For Dale, “drama is all in the preparation.”
He says the work really starts before you get anywhere near a camera, refining those scripts so they’re in the best shape possible.
“Yes every shoot is very hard, but having the clear roadmap of what you're going to achieve when you start the shoot [is essential].”
But with factual there are just so many variables.
He says with the documentaries they’ve made in recent years – “immersive journey” stories such as First Contact, DNA Nation and Filthy Rich and Homeless – there’s definitely still a degree of planning.
“But then of course what makes documentary wonderful is the unexpected and the unexplained and how real people react to situations. That's the electrifying thrill of making that sort of factual work.”
The next challenge is then the edit, taking for example the 600 hours they had with Filthy Rich and Homeless and distilling that into a 3 x 1 hour series.
Dale says it’s that “trawling and editing” that makes documentary a longer journey than a drama series.
“But both really inform each other for me,” he says.
“The things you observe in real life experiences, and being really in touch with what's happening in your country, really informs drama as well, because ultimately it's all about humanity… and the range of emotions that we traverse. I find both equally rewarding.”

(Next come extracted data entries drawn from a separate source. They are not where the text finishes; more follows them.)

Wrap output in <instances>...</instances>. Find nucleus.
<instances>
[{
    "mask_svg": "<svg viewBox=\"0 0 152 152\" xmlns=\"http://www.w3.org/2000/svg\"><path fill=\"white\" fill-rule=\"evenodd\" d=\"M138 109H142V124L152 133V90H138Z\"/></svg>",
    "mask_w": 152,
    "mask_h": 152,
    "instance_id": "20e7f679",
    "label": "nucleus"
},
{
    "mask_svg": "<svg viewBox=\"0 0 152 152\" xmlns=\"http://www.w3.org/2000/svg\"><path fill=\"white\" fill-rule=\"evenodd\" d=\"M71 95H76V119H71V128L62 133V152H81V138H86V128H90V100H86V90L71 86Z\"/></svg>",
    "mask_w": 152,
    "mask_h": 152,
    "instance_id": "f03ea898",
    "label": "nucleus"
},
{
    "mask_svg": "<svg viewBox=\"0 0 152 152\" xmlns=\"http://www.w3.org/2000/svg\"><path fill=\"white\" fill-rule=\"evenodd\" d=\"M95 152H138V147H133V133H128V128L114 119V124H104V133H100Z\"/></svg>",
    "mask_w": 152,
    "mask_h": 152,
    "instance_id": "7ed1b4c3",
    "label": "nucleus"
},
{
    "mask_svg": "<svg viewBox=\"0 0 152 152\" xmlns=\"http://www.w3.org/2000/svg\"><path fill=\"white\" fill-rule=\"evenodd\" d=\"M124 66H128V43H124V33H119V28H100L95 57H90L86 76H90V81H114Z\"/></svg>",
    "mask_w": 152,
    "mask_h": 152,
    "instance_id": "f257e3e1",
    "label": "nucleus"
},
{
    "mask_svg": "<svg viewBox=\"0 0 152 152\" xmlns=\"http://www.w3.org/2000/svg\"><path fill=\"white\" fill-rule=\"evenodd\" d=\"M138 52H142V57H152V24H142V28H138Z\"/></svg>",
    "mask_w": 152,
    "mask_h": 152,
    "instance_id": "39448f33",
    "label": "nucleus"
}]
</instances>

And after nearly two decades of working with Perkins and a variety of collaborators across Blackfella Films’ slate, perhaps Dale’s advice to emerging producers is unsurprising.
“Aspire to work with the best people you can,” he says.
“You don't have to have all the answers, but go and ask someone that you really respect or admire because they just might say yes to working with you.
“Our business is an ideas business, but the collaborators that you choose to work with are some of the most important decisions that you'll make.”
Total Control airs on the ABC and iview from Sunday 13 October.